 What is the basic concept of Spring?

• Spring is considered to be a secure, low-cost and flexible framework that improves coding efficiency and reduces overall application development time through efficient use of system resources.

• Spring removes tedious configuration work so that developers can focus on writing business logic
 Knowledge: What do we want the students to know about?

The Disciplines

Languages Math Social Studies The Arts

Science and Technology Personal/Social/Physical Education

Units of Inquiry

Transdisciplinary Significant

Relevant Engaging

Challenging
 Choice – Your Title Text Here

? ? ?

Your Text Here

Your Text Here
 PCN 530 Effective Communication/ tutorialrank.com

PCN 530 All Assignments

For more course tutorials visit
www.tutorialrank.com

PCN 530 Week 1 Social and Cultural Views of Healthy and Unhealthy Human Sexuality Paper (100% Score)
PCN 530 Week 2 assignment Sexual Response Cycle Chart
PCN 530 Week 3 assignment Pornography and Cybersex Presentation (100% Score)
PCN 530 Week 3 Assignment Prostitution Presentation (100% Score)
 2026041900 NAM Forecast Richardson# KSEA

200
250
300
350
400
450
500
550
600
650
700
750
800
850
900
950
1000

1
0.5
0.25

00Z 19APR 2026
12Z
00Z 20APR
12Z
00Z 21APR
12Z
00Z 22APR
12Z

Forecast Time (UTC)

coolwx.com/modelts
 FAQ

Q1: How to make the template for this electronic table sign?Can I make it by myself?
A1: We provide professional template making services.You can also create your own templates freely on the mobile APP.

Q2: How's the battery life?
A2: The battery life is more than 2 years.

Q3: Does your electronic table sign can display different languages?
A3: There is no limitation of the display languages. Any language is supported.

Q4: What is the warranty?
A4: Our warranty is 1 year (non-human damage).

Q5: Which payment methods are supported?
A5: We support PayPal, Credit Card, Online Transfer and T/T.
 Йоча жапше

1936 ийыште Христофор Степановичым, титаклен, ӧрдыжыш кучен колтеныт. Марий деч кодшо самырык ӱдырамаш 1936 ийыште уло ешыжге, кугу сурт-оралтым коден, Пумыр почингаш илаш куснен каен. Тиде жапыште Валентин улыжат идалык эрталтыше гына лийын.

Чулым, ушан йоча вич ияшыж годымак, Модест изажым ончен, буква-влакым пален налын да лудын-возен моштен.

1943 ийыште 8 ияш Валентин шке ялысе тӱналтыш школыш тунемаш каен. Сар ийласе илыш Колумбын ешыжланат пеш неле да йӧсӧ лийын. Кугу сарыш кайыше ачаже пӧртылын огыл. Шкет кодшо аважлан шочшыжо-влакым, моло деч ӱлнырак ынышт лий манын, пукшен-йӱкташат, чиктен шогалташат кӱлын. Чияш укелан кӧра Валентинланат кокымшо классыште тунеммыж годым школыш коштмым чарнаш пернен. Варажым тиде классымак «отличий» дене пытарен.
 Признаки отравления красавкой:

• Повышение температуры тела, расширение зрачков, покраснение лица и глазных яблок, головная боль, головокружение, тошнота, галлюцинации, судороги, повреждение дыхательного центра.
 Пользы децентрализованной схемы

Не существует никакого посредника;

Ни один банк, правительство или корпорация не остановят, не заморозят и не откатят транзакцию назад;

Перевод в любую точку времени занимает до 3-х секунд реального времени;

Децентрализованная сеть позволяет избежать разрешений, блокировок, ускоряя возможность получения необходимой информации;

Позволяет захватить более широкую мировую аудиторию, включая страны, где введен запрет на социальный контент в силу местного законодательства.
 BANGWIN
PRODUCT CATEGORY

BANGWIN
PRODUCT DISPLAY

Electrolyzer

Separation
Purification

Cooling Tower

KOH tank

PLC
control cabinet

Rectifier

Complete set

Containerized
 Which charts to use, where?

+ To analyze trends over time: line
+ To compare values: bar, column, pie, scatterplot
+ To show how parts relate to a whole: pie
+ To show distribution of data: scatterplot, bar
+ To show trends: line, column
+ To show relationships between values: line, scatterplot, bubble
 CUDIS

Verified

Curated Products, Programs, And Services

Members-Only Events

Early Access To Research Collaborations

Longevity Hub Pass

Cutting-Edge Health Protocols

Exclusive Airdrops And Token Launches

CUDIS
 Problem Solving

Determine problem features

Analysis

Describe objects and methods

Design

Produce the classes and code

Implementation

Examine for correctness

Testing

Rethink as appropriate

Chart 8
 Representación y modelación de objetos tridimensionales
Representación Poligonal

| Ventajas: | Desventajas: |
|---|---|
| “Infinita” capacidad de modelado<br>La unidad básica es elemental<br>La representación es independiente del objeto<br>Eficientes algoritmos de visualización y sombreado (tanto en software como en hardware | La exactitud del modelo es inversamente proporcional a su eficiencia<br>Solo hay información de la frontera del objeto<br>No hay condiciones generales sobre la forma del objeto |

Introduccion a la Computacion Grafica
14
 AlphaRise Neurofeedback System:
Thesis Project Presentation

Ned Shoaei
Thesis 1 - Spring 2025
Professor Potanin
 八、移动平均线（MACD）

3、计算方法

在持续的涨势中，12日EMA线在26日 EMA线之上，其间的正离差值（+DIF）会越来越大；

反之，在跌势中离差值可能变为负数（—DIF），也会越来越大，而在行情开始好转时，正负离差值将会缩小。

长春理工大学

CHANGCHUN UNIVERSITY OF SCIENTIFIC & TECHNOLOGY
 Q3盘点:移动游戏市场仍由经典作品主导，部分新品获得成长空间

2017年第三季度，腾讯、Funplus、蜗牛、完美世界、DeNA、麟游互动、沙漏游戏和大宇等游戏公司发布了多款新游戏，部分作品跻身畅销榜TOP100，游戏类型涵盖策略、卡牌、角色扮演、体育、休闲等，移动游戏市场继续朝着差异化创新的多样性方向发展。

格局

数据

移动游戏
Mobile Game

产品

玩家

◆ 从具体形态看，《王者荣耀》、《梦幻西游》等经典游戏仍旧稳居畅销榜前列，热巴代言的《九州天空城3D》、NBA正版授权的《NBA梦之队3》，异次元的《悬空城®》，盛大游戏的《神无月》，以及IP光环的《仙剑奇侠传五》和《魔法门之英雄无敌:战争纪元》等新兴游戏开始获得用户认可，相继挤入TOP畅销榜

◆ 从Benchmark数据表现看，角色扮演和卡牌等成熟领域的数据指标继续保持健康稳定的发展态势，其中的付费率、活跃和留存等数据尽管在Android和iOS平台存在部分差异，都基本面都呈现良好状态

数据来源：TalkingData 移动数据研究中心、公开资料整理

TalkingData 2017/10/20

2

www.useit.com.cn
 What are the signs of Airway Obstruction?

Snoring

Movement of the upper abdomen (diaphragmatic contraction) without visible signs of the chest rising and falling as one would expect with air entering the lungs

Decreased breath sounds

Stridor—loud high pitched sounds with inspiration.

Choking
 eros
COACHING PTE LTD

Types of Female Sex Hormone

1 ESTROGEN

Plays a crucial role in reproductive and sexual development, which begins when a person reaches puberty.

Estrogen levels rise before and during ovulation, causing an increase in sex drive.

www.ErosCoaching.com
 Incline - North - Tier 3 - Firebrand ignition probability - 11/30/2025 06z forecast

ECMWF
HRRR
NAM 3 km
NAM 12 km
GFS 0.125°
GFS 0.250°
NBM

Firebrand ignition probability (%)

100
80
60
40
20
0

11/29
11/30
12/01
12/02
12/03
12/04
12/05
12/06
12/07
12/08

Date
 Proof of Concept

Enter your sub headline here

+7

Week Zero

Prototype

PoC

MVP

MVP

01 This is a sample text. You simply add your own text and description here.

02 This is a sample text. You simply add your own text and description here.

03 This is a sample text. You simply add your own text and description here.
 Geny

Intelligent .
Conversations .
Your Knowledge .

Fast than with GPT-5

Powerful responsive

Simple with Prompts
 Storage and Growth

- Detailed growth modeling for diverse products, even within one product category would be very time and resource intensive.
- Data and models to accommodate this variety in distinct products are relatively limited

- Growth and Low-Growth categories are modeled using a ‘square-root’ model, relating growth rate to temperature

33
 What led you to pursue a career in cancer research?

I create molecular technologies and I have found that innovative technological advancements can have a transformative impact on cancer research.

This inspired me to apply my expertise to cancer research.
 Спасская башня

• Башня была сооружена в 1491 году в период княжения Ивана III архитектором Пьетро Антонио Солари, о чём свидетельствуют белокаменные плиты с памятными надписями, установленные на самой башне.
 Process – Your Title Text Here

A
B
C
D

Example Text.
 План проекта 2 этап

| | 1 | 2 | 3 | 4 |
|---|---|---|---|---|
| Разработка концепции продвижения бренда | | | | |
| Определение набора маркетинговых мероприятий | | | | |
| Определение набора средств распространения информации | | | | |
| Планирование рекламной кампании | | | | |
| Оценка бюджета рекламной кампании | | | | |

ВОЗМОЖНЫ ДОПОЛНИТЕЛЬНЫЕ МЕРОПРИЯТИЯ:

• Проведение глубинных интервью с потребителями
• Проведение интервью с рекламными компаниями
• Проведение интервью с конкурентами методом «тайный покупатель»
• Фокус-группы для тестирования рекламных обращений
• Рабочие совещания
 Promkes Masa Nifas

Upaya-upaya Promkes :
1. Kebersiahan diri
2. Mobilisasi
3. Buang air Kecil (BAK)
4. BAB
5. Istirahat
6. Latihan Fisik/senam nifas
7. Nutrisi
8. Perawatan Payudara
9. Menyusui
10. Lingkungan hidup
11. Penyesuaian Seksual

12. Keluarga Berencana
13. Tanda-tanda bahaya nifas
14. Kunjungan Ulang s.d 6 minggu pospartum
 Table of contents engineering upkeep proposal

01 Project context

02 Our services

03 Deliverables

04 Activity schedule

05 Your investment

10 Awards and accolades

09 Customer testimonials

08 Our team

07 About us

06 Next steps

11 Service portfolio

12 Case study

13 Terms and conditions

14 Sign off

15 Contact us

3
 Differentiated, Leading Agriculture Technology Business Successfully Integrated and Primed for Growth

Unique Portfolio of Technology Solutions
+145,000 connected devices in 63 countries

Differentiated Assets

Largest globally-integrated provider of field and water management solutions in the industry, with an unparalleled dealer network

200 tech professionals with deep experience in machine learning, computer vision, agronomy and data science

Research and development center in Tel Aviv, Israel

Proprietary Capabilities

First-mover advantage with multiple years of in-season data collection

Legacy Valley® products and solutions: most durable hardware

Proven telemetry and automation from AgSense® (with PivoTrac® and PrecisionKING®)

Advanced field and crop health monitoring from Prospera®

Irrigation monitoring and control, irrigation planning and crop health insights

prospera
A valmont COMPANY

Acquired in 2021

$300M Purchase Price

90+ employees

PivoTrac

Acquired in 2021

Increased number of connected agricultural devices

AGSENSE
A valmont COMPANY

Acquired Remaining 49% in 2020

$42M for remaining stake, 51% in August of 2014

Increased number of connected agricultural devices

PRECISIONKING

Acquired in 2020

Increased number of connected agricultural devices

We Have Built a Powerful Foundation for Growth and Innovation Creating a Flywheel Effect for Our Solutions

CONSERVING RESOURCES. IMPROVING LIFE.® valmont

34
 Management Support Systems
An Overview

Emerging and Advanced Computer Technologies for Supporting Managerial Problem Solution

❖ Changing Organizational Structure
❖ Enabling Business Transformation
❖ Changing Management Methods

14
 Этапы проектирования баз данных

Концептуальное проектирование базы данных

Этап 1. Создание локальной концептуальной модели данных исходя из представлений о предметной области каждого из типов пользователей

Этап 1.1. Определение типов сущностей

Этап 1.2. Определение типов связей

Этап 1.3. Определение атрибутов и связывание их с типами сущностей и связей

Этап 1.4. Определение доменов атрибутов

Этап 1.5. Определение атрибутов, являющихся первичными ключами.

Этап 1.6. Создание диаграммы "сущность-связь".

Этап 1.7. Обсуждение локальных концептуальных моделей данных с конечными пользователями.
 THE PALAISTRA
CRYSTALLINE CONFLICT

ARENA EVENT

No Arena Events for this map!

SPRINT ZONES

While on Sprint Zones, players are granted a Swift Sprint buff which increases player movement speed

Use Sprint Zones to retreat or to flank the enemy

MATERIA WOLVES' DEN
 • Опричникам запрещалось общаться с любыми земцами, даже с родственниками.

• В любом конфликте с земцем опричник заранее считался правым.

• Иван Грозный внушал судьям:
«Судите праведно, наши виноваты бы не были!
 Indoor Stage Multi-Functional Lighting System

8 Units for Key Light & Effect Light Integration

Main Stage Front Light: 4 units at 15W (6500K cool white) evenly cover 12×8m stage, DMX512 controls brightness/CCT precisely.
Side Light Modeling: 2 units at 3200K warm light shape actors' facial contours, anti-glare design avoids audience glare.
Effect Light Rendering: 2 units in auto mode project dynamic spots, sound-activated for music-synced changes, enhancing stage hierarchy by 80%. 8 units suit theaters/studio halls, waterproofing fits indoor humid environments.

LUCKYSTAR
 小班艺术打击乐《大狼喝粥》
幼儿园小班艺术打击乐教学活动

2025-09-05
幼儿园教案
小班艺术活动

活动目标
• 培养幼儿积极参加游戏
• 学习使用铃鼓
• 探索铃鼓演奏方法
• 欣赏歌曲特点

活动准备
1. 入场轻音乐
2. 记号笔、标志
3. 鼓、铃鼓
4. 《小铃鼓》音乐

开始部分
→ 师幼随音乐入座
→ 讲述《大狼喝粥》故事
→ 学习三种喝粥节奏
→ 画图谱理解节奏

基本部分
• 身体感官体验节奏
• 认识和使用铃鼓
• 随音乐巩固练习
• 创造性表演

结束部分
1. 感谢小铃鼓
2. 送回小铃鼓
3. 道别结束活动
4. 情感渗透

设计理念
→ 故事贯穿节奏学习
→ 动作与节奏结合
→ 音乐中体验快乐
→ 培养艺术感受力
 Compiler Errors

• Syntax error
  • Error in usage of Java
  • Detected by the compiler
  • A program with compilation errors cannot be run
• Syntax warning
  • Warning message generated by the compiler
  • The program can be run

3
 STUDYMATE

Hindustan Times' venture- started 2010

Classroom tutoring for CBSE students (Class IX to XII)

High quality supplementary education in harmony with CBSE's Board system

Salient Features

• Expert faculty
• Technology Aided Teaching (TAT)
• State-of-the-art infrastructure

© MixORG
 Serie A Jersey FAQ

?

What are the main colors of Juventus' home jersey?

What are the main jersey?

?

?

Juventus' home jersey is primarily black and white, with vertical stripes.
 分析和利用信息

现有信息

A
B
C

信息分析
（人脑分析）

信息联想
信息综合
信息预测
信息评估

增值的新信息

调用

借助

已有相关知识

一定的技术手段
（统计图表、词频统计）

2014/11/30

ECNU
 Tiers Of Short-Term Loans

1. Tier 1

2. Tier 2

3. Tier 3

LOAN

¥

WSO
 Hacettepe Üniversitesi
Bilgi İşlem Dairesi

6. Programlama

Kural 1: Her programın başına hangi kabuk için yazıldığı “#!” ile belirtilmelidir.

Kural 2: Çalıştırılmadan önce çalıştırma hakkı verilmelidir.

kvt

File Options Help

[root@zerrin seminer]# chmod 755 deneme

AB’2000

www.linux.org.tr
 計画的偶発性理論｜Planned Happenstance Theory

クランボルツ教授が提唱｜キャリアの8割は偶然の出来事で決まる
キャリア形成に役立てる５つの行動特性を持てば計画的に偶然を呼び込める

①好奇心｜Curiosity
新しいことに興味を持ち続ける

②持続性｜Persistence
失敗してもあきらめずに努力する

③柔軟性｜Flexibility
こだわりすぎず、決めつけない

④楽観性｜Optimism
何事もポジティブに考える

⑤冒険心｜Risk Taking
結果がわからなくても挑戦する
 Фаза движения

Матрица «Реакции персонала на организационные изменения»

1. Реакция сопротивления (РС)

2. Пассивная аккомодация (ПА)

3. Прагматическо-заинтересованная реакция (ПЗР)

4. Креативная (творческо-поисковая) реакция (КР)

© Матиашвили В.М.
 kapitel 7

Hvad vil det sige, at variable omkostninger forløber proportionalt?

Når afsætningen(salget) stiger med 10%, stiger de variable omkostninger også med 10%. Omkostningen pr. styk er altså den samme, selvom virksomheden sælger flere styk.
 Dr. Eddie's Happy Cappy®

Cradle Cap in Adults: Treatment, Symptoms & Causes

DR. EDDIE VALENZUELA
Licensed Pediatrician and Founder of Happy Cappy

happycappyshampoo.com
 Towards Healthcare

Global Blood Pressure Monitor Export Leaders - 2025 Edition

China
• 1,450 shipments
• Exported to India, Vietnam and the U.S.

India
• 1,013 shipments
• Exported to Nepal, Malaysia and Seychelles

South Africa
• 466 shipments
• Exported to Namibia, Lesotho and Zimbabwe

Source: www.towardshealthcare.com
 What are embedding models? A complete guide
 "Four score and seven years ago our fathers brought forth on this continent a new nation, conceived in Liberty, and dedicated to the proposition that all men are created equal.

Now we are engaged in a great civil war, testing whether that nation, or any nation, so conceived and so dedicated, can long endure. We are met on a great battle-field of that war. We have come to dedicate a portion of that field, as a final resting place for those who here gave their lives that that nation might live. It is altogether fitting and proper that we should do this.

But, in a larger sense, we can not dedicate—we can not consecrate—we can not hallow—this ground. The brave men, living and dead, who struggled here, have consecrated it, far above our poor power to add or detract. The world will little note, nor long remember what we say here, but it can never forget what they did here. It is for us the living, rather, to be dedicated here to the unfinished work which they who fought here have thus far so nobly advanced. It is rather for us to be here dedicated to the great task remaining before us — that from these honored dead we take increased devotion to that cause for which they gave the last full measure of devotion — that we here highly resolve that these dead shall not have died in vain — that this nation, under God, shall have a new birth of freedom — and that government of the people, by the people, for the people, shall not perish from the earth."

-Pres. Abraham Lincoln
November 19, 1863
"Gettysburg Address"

• The problem: Quote exactly the opening line of the material above and every line after it, up to and including the line that contains "PCN 530 Week 3 Assignment Prostitution".

• Exercise solution:
 What is the basic concept of Spring?

• Spring is considered to be a secure, low-cost and flexible framework that improves coding efficiency and reduces overall application development time through efficient use of system resources.

• Spring removes tedious configuration work so that developers can focus on writing business logic
 Knowledge: What do we want the students to know about?

The Disciplines

Languages Math Social Studies The Arts

Science and Technology Personal/Social/Physical Education

Units of Inquiry

Transdisciplinary Significant

Relevant Engaging

Challenging
 Choice – Your Title Text Here

? ? ?

Your Text Here

Your Text Here
 PCN 530 Effective Communication/ tutorialrank.com

PCN 530 All Assignments

For more course tutorials visit
www.tutorialrank.com

PCN 530 Week 1 Social and Cultural Views of Healthy and Unhealthy Human Sexuality Paper (100% Score)
PCN 530 Week 2 assignment Sexual Response Cycle Chart
PCN 530 Week 3 assignment Pornography and Cybersex Presentation (100% Score)
PCN 530 Week 3 Assignment Prostitution Presentation (100% Score)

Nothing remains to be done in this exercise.